● **Quoted passage**:

---+---

Following my recent post about Sunshine Radio, I thought I would share a feature I wrote in my first year about volunteering at Hospital Radio.
HEY MISTER DJ… Put a Record On.
Why should you volunteer? Volunteering at University is a fantastic way to try different things and make new friends. Nicola Melhuish looks in to why you should volunteer for a hospital radio station, a great experience for both you and the community.
There are so many different reasons to start volunteering at your local hospital’s radio station. By taking part in volunteering you can; try something new, develop new skills, grow in confidence, make a difference, gain work experience, ‘give back’ to the community, make new friends and to have fun.
But why should you volunteer for hospital radio?
Hospital radio is a perfect way to meet a whole bunch of different people who you might not normally be friends with. As the age range is quite wide, you get to learn more about different people; their jobs, their families and you’ll learn so much more about music! It’s an incredible atmosphere as volunteers get to interact with patients and find out what they want to hear on their show and something you’ll feel good about doing.

---+---

● **Data extract**:
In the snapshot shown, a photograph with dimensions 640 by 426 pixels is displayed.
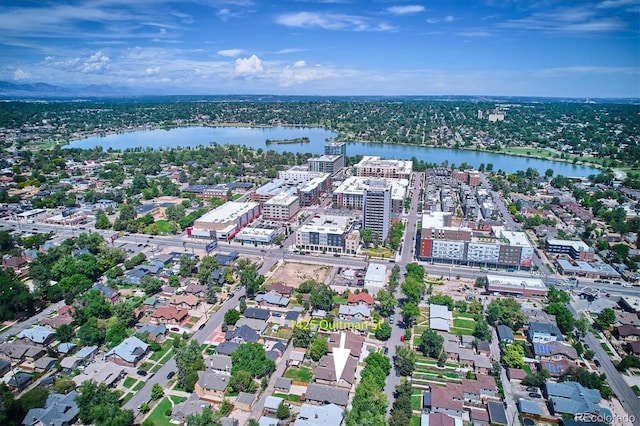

---+---

● **Questions on the material**:
1: In the hospital radio feature, what do volunteers find out when they interact with patients?
2: Proceed with the hospital radio feature, writing on from its final sentence.
The data comes from a separate source and has nothing to do with the hospital radio feature.

● **Exercise results**:
1: They find out what the patients want to hear on their show.

2:
Hospital radio began in England in 1925 in York County Hospital. Headphones and speakers were installed in the hospital so patients could listen to church services and sports commentaries. After their success, other hospital radio stations began, which started to play popular music. There are now around 230 organisations playing music to hospital patients.
So what do you volunteers do there?
Most volunteers at hospital radio begin by visiting the patients on the ward, have a chat and ask them if they would like to request a song to be played during the show. Bournemouth’s local hospital radio station, Hospital Radio Bedside, plays their shows to all five of Bournemouth’s hospitals; however the shows are produced at the Royal Bournemouth Hospital. At Hospital Radio Beside, The Request Show plays daily and has a different presenter each night. By taking part in a show like this means that you can meet lots of different people on the wards and play a huge variety of music. One moment you could be playing Frank Sinatra, the next, you could be dancing around the studio to Pixie Lott.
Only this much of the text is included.